What is being asked: The entries are to be returned exactly, with images left out.

[Stored data entries]
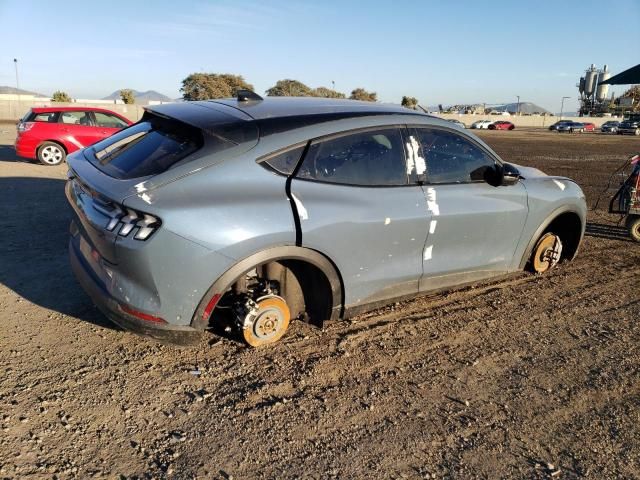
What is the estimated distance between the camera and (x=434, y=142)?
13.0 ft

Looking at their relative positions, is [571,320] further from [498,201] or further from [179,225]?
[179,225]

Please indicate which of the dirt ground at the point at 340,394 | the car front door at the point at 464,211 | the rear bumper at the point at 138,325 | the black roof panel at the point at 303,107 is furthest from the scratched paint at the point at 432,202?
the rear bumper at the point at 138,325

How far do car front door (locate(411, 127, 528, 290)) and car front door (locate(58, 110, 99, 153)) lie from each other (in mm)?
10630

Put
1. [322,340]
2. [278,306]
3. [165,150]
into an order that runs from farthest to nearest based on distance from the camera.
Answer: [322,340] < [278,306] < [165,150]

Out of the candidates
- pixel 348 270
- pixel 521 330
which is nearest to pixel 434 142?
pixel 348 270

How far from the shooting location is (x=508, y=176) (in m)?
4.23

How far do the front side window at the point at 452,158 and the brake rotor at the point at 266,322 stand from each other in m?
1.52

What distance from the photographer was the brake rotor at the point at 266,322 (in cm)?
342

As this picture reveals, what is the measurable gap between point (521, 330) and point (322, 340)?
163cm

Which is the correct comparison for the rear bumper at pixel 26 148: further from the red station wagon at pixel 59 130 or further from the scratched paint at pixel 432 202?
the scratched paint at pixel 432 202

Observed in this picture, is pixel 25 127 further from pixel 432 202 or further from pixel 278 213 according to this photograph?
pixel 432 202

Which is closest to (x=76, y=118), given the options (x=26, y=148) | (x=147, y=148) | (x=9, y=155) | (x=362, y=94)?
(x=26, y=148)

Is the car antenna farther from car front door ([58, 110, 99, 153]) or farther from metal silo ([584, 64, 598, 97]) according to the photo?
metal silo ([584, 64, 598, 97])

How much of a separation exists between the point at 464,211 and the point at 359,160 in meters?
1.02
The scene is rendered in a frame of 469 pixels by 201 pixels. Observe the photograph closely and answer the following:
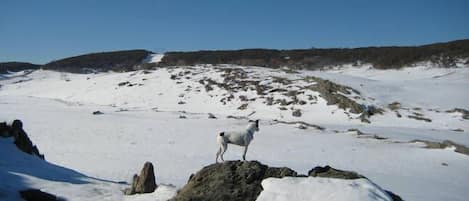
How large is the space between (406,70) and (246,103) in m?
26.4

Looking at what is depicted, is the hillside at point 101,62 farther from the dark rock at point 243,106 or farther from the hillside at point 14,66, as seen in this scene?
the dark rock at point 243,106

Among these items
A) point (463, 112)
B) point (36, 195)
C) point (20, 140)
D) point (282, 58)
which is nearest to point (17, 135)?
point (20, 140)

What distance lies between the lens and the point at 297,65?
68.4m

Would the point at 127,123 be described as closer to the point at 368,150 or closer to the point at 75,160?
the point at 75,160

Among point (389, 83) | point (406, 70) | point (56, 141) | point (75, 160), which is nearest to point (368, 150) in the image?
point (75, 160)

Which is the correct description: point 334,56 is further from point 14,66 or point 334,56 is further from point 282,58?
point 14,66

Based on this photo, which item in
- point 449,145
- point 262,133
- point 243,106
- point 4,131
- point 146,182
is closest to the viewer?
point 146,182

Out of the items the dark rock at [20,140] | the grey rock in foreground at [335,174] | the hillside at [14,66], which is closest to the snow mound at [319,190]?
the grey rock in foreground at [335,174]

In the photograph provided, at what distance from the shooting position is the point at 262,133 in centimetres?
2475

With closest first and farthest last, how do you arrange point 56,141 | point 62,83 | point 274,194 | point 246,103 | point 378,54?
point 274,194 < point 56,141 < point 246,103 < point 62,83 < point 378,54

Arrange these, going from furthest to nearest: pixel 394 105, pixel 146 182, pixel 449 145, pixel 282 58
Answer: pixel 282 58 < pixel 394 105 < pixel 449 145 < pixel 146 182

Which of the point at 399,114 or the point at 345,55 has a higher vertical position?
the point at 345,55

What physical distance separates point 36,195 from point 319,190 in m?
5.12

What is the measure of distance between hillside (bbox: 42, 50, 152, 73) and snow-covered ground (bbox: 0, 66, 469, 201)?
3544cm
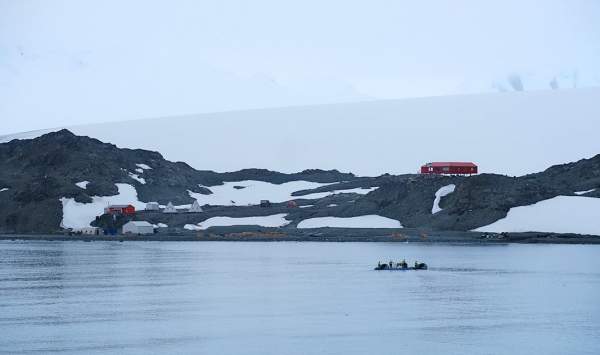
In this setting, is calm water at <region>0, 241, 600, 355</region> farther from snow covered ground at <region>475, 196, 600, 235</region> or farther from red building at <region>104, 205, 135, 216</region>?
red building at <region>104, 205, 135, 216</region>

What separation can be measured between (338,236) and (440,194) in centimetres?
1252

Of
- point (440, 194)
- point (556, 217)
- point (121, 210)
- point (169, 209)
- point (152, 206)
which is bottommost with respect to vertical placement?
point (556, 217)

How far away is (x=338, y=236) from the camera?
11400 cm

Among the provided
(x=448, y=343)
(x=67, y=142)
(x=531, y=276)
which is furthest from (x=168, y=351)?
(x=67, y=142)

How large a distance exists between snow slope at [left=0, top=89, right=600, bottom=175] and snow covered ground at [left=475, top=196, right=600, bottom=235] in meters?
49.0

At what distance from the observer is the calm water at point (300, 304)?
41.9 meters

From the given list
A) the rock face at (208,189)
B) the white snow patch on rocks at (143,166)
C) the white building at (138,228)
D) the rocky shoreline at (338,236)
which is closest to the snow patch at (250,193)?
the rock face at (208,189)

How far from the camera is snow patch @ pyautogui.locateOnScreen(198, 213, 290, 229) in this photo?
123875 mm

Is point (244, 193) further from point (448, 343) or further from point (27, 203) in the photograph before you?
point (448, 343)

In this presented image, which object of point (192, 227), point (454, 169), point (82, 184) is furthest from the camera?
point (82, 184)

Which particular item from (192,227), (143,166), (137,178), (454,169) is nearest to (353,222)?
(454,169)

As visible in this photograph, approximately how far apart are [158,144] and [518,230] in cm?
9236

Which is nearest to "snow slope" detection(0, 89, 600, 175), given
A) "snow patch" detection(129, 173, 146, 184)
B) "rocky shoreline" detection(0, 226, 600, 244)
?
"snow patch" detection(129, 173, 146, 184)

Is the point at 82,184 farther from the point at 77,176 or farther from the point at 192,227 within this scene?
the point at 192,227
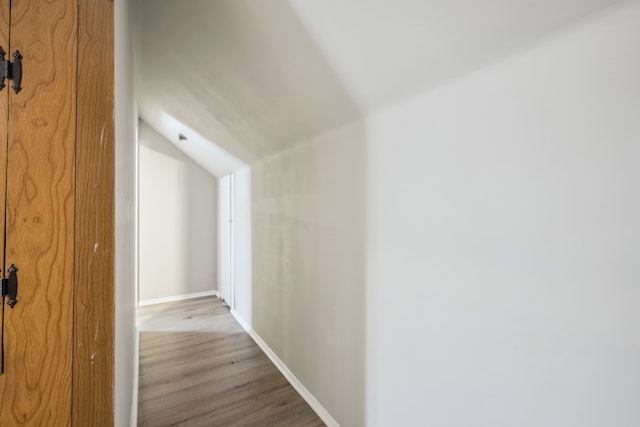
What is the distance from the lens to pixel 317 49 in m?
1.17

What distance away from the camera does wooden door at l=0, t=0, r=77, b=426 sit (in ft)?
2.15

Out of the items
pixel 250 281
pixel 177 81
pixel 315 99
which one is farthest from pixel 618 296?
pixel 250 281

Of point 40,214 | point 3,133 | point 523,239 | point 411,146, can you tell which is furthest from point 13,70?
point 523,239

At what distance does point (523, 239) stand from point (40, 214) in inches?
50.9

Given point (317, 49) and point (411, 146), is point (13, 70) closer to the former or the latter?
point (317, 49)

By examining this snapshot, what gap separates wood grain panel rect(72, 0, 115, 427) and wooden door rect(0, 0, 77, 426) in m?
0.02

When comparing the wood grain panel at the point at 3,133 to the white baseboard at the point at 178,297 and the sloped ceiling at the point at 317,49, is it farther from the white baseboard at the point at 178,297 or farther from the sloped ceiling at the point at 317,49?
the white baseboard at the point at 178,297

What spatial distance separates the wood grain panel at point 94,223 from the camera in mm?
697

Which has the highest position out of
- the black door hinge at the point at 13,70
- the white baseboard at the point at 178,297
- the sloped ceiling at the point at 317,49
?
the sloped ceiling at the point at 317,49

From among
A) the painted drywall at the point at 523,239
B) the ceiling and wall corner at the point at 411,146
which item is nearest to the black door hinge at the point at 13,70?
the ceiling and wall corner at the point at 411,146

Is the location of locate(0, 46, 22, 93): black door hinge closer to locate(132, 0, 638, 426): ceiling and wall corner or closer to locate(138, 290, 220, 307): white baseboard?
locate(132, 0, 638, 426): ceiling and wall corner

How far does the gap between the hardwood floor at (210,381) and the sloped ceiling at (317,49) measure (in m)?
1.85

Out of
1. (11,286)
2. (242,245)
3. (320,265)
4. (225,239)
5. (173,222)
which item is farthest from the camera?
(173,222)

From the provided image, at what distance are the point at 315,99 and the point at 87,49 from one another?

Response:
What is the estimated distance between the camera and (x=434, y=142)?
13.0 ft

Looking at their relative positions, is [571,320] further from [498,201] or further from [179,225]?
[179,225]

Please indicate which of the dirt ground at the point at 340,394 | the car front door at the point at 464,211 | the rear bumper at the point at 138,325 | the black roof panel at the point at 303,107 is furthest from the scratched paint at the point at 432,202?
the rear bumper at the point at 138,325

How far do car front door (locate(411, 127, 528, 290)) and car front door (locate(58, 110, 99, 153)) lie from each other (in mm)?
10630

Put
1. [322,340]
2. [278,306]
3. [165,150]
into an order that runs from farthest to nearest based on distance from the camera.
Answer: [322,340] < [278,306] < [165,150]

Out of the candidates
- pixel 348 270
- pixel 521 330
which is nearest to pixel 434 142?
pixel 348 270

How far from the shooting location is (x=508, y=176) (in m)?
4.23

How far do the front side window at the point at 452,158 and the brake rotor at the point at 266,322 stand from each other in m?
1.52

What distance from the photographer was the brake rotor at the point at 266,322 (in cm)?
342

As this picture reveals, what is the measurable gap between point (521, 330) and point (322, 340)?
163cm

Which is the correct comparison for the rear bumper at pixel 26 148: further from the red station wagon at pixel 59 130 or further from the scratched paint at pixel 432 202?
the scratched paint at pixel 432 202

Observed in this picture, is pixel 25 127 further from pixel 432 202 or further from pixel 278 213 according to this photograph?
pixel 432 202

Which is closest to (x=76, y=118), given the options (x=26, y=148) | (x=147, y=148) | (x=9, y=155) | (x=362, y=94)?
(x=26, y=148)

Is the car antenna farther from car front door ([58, 110, 99, 153]) or farther from metal silo ([584, 64, 598, 97]) according to the photo?
metal silo ([584, 64, 598, 97])

How much of a separation exists between the point at 464,211 and the point at 359,160 in meters?
1.02
The scene is rendered in a frame of 469 pixels by 201 pixels. Observe the photograph closely and answer the following:
How large is the space between (406,70) and (246,103) in m?
26.4

Looking at what is depicted, is the hillside at point 101,62 farther from the dark rock at point 243,106 or farther from the hillside at point 14,66, as seen in this scene?
the dark rock at point 243,106

Among these items
A) point (463, 112)
B) point (36, 195)
C) point (20, 140)
D) point (282, 58)
which is nearest to point (17, 135)?
point (20, 140)

What distance lies between the lens and the point at 297,65?
68.4m

Would the point at 127,123 be described as closer to the point at 368,150 or closer to the point at 75,160?
the point at 75,160

Among point (389, 83) | point (406, 70) | point (56, 141) | point (75, 160), which is nearest to point (368, 150) in the image?
point (75, 160)

Which is the correct description: point 334,56 is further from point 14,66 or point 334,56 is further from point 282,58?
point 14,66

Based on this photo, which item in
- point 449,145
- point 262,133
- point 243,106
- point 4,131
- point 146,182
is closest to the viewer?
point 146,182

Out of the items the dark rock at [20,140] | the grey rock in foreground at [335,174] | the hillside at [14,66], which is closest to the snow mound at [319,190]?
the grey rock in foreground at [335,174]

In the photograph provided, at what distance from the shooting position is the point at 262,133 in centimetres?
2475

With closest first and farthest last, how do you arrange point 56,141 | point 62,83 | point 274,194 | point 246,103 | point 378,54?
point 274,194 < point 56,141 < point 246,103 < point 62,83 < point 378,54

Arrange these, going from furthest to nearest: pixel 394 105, pixel 146 182, pixel 449 145, pixel 282 58
Answer: pixel 282 58 < pixel 394 105 < pixel 449 145 < pixel 146 182

Which of the point at 399,114 or the point at 345,55 has a higher vertical position?
the point at 345,55

What physical distance separates point 36,195 from point 319,190 in m?
5.12

What is the measure of distance between hillside (bbox: 42, 50, 152, 73) and snow-covered ground (bbox: 0, 66, 469, 201)?
3544cm
In this setting, is calm water at <region>0, 241, 600, 355</region> farther from snow covered ground at <region>475, 196, 600, 235</region> or farther from red building at <region>104, 205, 135, 216</region>?
red building at <region>104, 205, 135, 216</region>

What separation can be measured between (338,236) and (440,194) in centimetres?
1252

Of
- point (440, 194)
- point (556, 217)
- point (121, 210)
- point (169, 209)
- point (152, 206)
which is bottommost with respect to vertical placement?
point (556, 217)

How far away is (x=338, y=236) from the camera?
11400 cm

Among the provided
(x=448, y=343)
(x=67, y=142)
(x=531, y=276)
which is furthest from (x=168, y=351)?
(x=67, y=142)

How large a distance exists between snow slope at [left=0, top=89, right=600, bottom=175] and snow covered ground at [left=475, top=196, right=600, bottom=235] in meters?
49.0

At what distance from the observer is the calm water at point (300, 304)?
41.9 meters

From the given list
A) the rock face at (208,189)
B) the white snow patch on rocks at (143,166)
C) the white building at (138,228)
D) the rocky shoreline at (338,236)
which is closest to the snow patch at (250,193)?
the rock face at (208,189)

How far from the camera is snow patch @ pyautogui.locateOnScreen(198, 213, 290, 229) in this photo?
123875 mm

Is point (244, 193) further from point (448, 343) or further from point (27, 203) in the photograph before you?
point (448, 343)

In this presented image, which object of point (192, 227), point (454, 169), point (82, 184) is furthest from the camera?
point (82, 184)

Which particular item from (192,227), (143,166), (137,178), (454,169) is nearest to (353,222)?
(454,169)

As visible in this photograph, approximately how far apart are [158,144] and [518,230] in cm?
9236

Which is nearest to "snow slope" detection(0, 89, 600, 175), given
A) "snow patch" detection(129, 173, 146, 184)
B) "rocky shoreline" detection(0, 226, 600, 244)
?
"snow patch" detection(129, 173, 146, 184)

Is the point at 82,184 farther from the point at 77,176 or farther from the point at 192,227 within this scene?
the point at 192,227
What is the distance from the lens to pixel 317 49 in m?
1.17

What distance away from the camera does wooden door at l=0, t=0, r=77, b=426 sit (in ft)?
2.15

Out of the items
pixel 250 281
pixel 177 81
pixel 315 99
which one is farthest from pixel 618 296?
pixel 250 281

Of point 40,214 | point 3,133 | point 523,239 | point 411,146, can you tell which is furthest from point 13,70?
point 523,239

At what distance does point (523, 239) stand from point (40, 214) in inches?
50.9

Given point (317, 49) and point (411, 146), is point (13, 70) closer to the former or the latter?
point (317, 49)

By examining this snapshot, what gap separates wood grain panel rect(72, 0, 115, 427) and wooden door rect(0, 0, 77, 426) in m?
0.02

When comparing the wood grain panel at the point at 3,133 to the white baseboard at the point at 178,297 and the sloped ceiling at the point at 317,49, is it farther from the white baseboard at the point at 178,297 or farther from the sloped ceiling at the point at 317,49?
the white baseboard at the point at 178,297

What spatial distance separates the wood grain panel at point 94,223 from the camera in mm?
697

Which has the highest position out of
- the black door hinge at the point at 13,70
- the white baseboard at the point at 178,297
- the sloped ceiling at the point at 317,49
?
the sloped ceiling at the point at 317,49

From among
A) the painted drywall at the point at 523,239
B) the ceiling and wall corner at the point at 411,146
which item is nearest to the black door hinge at the point at 13,70?
the ceiling and wall corner at the point at 411,146

Is the location of locate(0, 46, 22, 93): black door hinge closer to locate(132, 0, 638, 426): ceiling and wall corner or closer to locate(138, 290, 220, 307): white baseboard?
locate(132, 0, 638, 426): ceiling and wall corner

How far does the gap between the hardwood floor at (210,381) and the sloped ceiling at (317,49) measure (in m)?
1.85

Out of
1. (11,286)
2. (242,245)
3. (320,265)
4. (225,239)
5. (173,222)
which item is farthest from the camera?
(173,222)

From the provided image, at what distance are the point at 315,99 and the point at 87,49 from one another?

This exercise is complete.